- [The request] Update the listing below so that "frost-covered tree" reads "ice-covered tree" throughout, and leave everything else unchanged.

··· Stored rows ···

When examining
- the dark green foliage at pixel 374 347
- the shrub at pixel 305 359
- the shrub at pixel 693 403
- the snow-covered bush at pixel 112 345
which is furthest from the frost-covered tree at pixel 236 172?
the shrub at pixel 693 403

···

- [Solution below]
When examining
- the dark green foliage at pixel 374 347
- the shrub at pixel 305 359
- the shrub at pixel 693 403
- the snow-covered bush at pixel 112 345
which is furthest from the ice-covered tree at pixel 236 172?
the shrub at pixel 693 403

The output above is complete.